Providing enough new homes for London is proving an intractable problem. Densification strategies designed to protect the Green Belt around London have long struggled to deliver – residents of existing homes have resisted redevelopment as they value community over renewal, neighbours and conservationists object to high rise towers, viability conflicts with affordability. Frankly, it’s no surprise the London Plan fell far short of projected need, and even now looks dubiously deliverable.
The post coronavirus era is making that look a whole lot harder, and the strategy a whole lot less aligned with what people actually want from a home and a neighbourhood. Strategies of densification that deliver little private or public outside space look ‘so last year’. Already I am aware of permitted and proposed tower schemes where the promoters are looking to lower the height.

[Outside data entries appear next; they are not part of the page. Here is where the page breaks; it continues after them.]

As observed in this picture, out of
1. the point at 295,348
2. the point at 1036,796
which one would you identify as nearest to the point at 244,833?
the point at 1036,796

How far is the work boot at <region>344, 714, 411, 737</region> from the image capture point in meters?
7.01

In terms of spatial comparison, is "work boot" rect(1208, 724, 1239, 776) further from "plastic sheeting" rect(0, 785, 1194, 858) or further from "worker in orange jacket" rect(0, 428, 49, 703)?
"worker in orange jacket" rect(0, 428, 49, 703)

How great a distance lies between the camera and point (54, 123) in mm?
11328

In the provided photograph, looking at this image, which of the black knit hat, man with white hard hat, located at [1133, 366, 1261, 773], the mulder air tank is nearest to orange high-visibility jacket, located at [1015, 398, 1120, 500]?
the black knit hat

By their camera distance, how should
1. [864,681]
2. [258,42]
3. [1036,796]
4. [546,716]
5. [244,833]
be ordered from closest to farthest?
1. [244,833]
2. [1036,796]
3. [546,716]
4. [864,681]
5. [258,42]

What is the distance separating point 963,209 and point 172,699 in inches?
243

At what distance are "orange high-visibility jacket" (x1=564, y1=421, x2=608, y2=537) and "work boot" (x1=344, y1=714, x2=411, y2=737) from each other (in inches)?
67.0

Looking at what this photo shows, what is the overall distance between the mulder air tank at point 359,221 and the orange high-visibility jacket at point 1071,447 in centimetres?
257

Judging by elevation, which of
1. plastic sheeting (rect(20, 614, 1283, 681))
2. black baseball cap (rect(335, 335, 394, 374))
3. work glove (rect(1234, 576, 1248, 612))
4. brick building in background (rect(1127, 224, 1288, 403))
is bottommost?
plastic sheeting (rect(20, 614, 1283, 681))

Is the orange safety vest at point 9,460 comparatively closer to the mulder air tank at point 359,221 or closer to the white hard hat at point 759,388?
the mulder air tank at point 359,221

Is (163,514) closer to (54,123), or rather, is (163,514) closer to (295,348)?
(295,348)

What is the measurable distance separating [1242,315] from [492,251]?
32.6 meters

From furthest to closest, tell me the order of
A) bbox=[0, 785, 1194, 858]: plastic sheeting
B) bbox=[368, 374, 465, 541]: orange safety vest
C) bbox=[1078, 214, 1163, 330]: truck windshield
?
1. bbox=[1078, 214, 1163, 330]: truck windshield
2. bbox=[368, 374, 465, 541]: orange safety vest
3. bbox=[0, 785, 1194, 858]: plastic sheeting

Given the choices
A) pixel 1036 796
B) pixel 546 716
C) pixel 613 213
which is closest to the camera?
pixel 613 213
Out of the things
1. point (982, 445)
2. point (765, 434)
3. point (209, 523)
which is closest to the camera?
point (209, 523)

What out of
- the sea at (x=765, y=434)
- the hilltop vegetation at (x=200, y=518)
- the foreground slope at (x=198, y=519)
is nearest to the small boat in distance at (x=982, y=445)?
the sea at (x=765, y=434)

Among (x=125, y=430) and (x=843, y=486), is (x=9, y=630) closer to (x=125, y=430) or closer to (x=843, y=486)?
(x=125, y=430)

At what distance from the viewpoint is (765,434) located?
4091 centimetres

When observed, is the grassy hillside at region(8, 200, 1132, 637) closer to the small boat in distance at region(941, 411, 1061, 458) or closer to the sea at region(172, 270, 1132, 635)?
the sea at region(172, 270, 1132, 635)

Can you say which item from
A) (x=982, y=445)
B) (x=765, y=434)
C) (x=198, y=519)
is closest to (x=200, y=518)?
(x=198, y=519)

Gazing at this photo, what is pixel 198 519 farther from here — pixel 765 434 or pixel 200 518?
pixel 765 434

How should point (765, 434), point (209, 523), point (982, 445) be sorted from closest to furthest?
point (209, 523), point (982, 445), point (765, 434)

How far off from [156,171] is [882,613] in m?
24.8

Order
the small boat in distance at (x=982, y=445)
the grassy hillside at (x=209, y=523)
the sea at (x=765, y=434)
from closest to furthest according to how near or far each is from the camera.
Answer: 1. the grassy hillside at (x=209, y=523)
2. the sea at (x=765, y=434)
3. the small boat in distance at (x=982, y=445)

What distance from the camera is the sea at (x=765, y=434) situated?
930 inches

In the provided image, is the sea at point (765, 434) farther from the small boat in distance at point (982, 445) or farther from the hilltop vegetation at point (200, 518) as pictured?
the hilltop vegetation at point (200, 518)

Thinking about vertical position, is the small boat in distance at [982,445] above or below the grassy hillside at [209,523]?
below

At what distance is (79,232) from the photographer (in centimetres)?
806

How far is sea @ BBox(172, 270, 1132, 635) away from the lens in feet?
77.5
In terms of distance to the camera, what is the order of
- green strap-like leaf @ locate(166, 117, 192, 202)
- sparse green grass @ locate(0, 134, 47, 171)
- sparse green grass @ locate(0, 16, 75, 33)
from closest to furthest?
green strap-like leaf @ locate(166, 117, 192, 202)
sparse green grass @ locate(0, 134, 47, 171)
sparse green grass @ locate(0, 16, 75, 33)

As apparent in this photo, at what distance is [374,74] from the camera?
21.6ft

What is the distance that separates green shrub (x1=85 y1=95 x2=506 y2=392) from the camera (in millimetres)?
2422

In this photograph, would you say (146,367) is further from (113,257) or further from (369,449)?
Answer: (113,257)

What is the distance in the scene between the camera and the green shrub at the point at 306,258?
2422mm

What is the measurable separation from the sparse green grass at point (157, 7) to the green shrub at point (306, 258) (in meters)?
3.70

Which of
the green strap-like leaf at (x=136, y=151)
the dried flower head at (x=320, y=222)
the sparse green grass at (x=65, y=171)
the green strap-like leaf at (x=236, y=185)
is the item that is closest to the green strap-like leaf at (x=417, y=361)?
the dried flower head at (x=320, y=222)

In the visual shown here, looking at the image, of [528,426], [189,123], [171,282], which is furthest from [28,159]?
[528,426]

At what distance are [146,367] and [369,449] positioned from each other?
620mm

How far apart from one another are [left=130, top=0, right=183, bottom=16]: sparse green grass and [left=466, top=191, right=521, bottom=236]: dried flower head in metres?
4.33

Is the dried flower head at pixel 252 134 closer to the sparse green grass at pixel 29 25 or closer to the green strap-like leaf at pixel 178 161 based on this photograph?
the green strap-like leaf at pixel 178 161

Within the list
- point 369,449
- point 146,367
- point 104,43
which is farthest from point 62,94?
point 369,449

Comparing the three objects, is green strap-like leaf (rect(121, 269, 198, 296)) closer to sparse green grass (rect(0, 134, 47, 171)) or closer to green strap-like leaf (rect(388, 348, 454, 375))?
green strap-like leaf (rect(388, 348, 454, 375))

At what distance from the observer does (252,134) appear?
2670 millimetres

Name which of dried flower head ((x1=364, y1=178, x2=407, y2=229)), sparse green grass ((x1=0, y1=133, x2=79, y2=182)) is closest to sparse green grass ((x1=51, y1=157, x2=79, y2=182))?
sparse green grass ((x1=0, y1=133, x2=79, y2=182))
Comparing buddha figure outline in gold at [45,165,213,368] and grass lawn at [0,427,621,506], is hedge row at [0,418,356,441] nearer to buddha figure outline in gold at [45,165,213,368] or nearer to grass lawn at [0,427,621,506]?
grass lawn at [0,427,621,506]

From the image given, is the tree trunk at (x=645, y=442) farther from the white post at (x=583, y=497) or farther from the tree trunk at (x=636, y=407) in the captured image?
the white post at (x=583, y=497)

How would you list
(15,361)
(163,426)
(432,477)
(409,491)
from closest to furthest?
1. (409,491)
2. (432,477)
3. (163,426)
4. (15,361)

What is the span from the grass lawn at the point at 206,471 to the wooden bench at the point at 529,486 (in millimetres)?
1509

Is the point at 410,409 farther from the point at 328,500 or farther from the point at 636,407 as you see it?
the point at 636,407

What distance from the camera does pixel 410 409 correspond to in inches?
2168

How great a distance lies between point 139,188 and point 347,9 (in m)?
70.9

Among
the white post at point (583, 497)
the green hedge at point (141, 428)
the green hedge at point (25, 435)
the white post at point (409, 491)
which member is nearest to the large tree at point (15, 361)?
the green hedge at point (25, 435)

In any case, was this ever the right strategy? Tower block homes are notoriously expensive to maintain – which is why many post war towers decayed into slum-like residual accommodation. I suspect too often we have been planning the slums of the future.
Rural Planning Review
For a city like London, famous for village-like neighbourhoods; rich heritage; and suburbs designed on Garden City principles; was this ever a sensible strategy of placemaking? Did it actually respect what makes London special? And whilst some demographics certainly appreciate inner urban living in tall flats, my friends found themselves priced out of London when babies came and the flat no longer suited a growing family. Of my NCT group of 12 families, only two remain in London for want of affordable family homes (with gardens) – the flats they had simply unfit for families.
Back in 2008 when I conducted the rural planning review ‘Living Working Countryside’, it was obvious to me that one key reason for rural undersupply of homes was that ringing every market town and village with unattractive, poor quality housing estates was driving local authorities to under-deliver homes – because this was inevitably unpopular.
I looked back to the authors of the 1940s’ Planning Acts who sought to prevent unplanned urban sprawl, creating new planning powers to enable people to regenerate towns and cities from the blitz and slums and smokestack industries through planned well served regeneration schemes and urban extensions. But they recognised that, in protecting the urban edges from unplanned poor development, something more would be needed – new settlements in the form of New Towns. And whether regenerating urban areas, extending them, or creating new communities, they sought to provide larger homes with private and public outside space, in well served neighbourhoods with the facilities people needed.
Looking at the present, I argued to return to the past. Only by adding new settlements to the mix of options again, alongside urban regeneration and urban extensions, would we enable the supply of homes to meet needs and deliver quality places – and so more chance of political support. This was the birth of the Garden Communities programme.
Translate this to London, and I fear the same issue has arisen – we are planning to deliver what people dislike, and this will simply stoke opposition to new homes. Don’t put all the eggs in the densification basket. Gentler density, with more private and public space, will make regeneration more popular and better serve people’s needs. We have re-learnt to value space and neighbourhood these last 18 months. But of course, that will mean that as things stand, we won’t deliver enough homes – but I don’t believe the strategy would have anyway.
A more intelligent and attractive regeneration strategy will get more permissions because it is less antagonistic to local communities, who like the human scale of London. But yes, it won’t deliver enough homes. So just as I argued, to deliver for rural communities we needed to think what had become unthinkable and return to delivering new towns and villages in the spirit of Ebenezer Howard.
‘Grace and Space’
To London I say stop pretending the ‘Green Belt’ edge is always beautiful or useful. Urban regeneration can be great – look at Elephant Park and Kings Cross. But if we focus on doing it well, with grace and space, there won’t be enough. Yet there are plenty of sites on the edge of London where mid-rise and low rise homes, alongside new public green space and mixed use and great services, would be a material enhancement. These also often give people access to new green public spaces alongside new homes, instead of derelict and private land that is often the reality of the Green Belt edge (I am working on just such a case at Hook, in Kingston).
If Coronavirus has taught us the importance of space and neighbourhood, let’s not forget to apply that thinking to planning for London.